The huge man had his first fair view of the other's fine hard youth; and while he observed the self-possessed eyes and long nose, acquisitive and courageous, Blue Jeans devoted the interval to a counter-scrutiny. He scanned the newcomer from head to foot, silk hose and hair-line suit and expensive panama. The rings upon those pudgy fingers held longest his wandering eye, the blue-white fortune in the burnt-orange cravat. But all this seemed to kindle no approval.
"Prosperous!" he muttered bitterly. "Prosperous! And yet I don't hate you like I did that superintendent. Just as much maybe, but not just the same. . . . Go away!"
But the huge man smiled and stood his ground until finally Blue Jeans slanted his head at him, wickedly, and fell to talking again.
"I could pluck that stone from out your tie _that_ easy!" And his voice held no a.s.surance that he would not act upon his words. "Just as easy! Yes, and I could beat you over the head with my gun--oh, sure I've got one!--just like he beat that roan horse, and strip your pockets and be clean away before one of those"--he nodded over his shoulder at the train--"could think to call for help. And thinking to call for help would come quicker to them than thinking to help without calling. And Girl o' Mine would carry me clear in five minutes."
He paused remorselessly, as if to let this sink in, but out of the silence, "I don't scare easily," the huge man said.
"Pshaw! I'm not telling you to try to scare you," Blue Jeans scoffed.
"I'm telling myself how simple it could be--and wondering why I don't do it!"
"I can tell you that," answered the Easterner. "Because you're honest."
But that was not subtle, and he realized the flattery had been ill-chosen, even before Blue Jeans flared, which was almost instantaneously.
"Don't you tell me I'm honest! Don't you dare even hint I am! It's honesty brought me here."
The huge man laughed gently.

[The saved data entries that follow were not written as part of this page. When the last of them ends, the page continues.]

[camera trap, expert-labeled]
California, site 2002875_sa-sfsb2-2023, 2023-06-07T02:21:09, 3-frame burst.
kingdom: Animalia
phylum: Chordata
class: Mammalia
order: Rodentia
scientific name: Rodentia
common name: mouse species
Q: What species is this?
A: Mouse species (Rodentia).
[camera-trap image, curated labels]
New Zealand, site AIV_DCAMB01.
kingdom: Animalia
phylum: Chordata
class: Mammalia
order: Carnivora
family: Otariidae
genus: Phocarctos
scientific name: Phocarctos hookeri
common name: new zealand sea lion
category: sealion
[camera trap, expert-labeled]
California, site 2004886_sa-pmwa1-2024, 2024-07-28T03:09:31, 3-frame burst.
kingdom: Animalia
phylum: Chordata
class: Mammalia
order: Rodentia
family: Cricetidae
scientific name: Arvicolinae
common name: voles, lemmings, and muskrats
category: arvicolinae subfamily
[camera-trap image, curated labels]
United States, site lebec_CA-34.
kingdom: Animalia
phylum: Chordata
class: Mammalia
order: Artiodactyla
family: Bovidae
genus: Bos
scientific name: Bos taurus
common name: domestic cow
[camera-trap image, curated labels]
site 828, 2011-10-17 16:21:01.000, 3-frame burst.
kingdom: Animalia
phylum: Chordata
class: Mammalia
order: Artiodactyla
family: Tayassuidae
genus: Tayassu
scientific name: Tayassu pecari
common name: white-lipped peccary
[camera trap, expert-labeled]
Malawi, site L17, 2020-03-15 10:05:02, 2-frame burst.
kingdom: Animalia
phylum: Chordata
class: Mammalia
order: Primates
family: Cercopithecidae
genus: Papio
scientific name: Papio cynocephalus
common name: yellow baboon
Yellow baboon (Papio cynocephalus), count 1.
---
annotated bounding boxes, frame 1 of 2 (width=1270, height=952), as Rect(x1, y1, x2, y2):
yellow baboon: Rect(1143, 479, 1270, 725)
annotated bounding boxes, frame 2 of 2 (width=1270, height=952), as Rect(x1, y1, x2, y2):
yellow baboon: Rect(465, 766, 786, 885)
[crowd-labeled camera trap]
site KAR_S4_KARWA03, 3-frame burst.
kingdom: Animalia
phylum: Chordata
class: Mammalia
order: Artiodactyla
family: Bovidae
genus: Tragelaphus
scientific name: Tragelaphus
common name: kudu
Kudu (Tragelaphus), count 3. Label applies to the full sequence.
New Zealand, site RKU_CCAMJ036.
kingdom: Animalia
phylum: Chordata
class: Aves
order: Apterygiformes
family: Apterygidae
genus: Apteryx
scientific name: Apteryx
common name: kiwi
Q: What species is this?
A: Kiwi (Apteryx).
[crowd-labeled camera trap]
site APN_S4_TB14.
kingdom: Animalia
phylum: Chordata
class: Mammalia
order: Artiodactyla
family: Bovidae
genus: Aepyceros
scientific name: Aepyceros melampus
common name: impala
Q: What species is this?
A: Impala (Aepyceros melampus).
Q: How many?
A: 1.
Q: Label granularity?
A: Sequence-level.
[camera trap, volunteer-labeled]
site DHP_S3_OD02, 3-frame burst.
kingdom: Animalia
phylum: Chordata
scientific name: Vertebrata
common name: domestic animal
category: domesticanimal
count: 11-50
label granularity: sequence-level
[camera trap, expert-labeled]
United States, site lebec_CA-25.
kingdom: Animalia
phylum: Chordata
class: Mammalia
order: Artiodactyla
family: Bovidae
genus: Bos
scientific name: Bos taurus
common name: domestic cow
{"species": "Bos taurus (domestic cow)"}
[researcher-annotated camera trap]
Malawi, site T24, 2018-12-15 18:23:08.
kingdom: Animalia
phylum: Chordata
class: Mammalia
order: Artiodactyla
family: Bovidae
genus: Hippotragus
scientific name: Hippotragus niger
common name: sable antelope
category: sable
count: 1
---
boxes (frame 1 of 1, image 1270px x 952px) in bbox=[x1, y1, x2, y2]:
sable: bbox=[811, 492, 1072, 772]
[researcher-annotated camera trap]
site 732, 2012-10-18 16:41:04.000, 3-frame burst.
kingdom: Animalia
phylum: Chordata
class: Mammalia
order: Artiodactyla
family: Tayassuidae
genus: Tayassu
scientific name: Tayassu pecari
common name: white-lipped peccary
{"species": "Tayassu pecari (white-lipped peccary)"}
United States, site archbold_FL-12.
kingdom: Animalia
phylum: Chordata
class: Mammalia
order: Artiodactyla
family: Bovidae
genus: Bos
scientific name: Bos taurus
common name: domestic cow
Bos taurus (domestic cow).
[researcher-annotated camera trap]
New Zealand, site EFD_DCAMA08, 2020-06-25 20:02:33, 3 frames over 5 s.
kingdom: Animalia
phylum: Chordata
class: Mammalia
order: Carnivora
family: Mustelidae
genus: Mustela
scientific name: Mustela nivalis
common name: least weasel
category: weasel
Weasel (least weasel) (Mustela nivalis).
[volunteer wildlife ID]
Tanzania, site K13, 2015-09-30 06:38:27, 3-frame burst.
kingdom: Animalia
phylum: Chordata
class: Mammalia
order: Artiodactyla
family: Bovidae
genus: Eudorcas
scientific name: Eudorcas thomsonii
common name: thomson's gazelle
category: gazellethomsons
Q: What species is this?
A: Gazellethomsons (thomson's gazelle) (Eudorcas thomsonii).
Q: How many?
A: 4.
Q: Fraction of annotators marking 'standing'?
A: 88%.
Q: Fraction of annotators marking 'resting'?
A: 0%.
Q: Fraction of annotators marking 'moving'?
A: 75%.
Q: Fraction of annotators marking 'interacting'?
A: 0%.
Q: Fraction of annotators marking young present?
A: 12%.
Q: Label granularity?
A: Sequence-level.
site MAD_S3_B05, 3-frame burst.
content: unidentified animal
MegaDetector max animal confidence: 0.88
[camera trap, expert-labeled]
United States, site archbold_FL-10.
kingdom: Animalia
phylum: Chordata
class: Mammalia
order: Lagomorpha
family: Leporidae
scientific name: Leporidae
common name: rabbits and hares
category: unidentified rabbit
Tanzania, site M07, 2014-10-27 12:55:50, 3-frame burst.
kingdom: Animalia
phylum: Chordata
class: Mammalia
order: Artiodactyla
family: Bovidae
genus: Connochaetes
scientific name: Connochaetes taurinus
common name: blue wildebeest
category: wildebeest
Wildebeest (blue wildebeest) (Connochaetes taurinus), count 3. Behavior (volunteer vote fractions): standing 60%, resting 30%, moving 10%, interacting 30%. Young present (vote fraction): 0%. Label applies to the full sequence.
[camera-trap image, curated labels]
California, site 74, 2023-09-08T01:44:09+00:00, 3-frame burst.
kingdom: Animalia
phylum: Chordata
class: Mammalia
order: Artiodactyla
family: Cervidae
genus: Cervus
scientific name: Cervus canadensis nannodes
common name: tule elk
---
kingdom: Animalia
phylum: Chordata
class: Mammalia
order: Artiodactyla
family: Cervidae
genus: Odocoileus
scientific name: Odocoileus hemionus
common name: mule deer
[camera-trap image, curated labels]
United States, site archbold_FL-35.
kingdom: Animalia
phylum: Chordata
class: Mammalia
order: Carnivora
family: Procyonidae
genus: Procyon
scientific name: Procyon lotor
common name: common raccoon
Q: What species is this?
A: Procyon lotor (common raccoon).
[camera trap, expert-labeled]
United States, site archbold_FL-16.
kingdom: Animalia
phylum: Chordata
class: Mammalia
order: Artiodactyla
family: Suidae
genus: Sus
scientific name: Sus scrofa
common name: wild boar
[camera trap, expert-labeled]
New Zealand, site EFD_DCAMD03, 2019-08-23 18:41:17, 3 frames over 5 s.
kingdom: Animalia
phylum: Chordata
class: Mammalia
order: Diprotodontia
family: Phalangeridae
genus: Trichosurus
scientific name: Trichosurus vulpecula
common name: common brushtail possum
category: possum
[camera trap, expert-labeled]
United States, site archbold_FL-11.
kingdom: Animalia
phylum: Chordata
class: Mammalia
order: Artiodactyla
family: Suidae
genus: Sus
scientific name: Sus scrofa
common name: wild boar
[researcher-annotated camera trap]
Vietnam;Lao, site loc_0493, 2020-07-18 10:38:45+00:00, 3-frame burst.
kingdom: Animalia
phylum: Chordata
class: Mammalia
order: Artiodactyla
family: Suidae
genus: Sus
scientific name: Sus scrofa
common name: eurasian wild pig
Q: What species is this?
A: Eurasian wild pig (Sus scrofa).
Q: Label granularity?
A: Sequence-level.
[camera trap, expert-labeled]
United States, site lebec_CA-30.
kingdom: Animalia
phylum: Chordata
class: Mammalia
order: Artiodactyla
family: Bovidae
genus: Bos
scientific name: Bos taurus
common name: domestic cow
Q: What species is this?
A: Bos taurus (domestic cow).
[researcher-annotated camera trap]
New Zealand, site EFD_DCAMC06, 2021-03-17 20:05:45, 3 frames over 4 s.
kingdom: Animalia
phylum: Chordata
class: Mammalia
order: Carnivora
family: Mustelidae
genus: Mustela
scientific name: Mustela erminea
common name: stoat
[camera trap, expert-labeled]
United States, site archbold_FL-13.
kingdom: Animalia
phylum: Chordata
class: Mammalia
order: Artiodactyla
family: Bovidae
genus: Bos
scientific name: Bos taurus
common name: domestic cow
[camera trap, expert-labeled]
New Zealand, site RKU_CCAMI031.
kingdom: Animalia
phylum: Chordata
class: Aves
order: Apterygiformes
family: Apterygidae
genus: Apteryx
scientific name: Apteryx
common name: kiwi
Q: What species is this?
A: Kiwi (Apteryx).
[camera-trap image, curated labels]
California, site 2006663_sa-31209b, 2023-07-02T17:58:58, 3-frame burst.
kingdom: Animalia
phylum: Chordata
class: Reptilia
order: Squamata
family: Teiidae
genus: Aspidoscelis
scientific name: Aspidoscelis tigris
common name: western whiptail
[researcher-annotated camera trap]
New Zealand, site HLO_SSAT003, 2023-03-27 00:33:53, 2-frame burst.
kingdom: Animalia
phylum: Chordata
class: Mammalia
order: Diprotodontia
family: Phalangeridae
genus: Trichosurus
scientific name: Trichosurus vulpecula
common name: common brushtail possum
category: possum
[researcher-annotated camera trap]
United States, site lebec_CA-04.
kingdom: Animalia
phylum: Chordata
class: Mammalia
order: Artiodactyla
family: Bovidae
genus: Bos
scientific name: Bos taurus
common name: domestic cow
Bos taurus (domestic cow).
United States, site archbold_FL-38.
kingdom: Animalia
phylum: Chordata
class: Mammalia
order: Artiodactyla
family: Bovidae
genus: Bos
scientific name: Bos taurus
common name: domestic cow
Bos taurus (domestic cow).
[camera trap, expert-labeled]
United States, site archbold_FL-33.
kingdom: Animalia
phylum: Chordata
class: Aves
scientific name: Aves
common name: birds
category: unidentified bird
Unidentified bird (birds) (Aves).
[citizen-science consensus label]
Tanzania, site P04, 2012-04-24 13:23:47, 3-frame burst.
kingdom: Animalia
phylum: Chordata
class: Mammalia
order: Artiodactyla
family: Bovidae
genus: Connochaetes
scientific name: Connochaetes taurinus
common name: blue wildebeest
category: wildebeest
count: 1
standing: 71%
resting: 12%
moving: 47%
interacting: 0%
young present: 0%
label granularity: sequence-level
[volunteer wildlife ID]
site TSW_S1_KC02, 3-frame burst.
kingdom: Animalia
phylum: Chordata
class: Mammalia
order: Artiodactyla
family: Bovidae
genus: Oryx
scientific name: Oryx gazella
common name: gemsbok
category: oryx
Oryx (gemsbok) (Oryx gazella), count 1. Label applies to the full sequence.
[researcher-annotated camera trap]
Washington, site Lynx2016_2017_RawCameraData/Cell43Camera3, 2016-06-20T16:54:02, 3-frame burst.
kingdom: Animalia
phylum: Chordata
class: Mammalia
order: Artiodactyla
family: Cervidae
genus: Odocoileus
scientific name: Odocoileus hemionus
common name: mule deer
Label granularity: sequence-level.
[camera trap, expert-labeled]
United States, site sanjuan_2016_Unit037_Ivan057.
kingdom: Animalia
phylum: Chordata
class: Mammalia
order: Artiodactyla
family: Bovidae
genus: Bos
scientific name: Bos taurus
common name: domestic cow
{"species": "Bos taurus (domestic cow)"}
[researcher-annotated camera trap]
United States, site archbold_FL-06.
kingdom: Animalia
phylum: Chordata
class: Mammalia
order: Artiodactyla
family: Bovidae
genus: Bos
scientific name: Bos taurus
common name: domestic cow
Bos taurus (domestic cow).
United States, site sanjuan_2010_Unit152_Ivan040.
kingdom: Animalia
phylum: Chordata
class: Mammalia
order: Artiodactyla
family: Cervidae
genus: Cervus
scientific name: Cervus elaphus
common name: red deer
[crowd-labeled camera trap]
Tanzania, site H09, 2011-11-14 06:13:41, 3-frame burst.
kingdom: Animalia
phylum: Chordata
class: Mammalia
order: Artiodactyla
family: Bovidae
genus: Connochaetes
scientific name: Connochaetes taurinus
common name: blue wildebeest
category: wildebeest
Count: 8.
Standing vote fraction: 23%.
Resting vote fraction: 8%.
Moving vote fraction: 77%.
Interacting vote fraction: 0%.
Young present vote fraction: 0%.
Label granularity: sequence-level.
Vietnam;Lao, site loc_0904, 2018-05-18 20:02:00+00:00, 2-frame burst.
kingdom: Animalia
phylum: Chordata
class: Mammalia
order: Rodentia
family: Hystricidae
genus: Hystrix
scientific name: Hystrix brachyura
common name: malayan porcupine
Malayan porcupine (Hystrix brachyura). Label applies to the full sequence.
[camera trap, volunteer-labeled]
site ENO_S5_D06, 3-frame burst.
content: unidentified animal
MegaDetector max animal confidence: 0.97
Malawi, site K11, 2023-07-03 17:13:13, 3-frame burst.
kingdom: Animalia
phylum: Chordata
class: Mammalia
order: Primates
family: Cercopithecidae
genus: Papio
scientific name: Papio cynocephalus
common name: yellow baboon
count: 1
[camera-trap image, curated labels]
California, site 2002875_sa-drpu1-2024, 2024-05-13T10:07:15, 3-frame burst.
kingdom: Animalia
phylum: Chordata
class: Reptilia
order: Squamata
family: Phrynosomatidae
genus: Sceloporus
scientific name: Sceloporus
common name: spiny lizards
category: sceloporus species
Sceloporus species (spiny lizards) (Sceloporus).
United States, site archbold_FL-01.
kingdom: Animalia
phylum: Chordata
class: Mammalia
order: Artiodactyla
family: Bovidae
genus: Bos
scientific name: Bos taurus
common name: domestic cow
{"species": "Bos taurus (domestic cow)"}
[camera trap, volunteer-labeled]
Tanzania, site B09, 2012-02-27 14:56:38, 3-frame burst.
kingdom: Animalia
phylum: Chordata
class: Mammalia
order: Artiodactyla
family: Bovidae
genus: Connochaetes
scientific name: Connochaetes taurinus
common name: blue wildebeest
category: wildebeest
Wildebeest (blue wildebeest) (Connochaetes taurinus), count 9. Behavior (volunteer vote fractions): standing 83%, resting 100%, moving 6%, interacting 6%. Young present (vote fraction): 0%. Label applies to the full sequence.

He'd made one mistake; few could accuse him of repeating in stupidity. He took accurate stock of the symptoms; set his sights upon what he surmised must be the bull's-eye of Blue Jeans' discontent; waited a nicely balanced moment, and fired.
"How," he inquired in a tone both mild and unsensational, "how would you like to earn two hundred dollars?"
But the shot did not take effect as he had expected it to. Instead of snapping back Blue Jeans' curly head sank a little lower. Though his inward start at the query had been great his outward display of emotion was scarcely visible. For perceiving that this was a deliberate attempt to arouse his interest, he dissembled it and exhibited no interest at all.
"I balk at murder," he replied with careful indifference and no flicker of jocularity. "And it would have to be that, to earn that much money.
Two hundred dollars is a fortune; so's one; so's fifty. But I'm kind of particular that way--though the offer is liberal--it is so! I admit that, but I--"
He would have gone on rambling had not the other stopped him.
"Sure, it's a nice bunch of coin." And then, daring to be facetious himself, though adhering still to his admirable and just-formed plan of not disclosing too much at once:
"You'd not have to kill him, you know. Half of what you did to your friend on the roan horse would be plenty and to spare."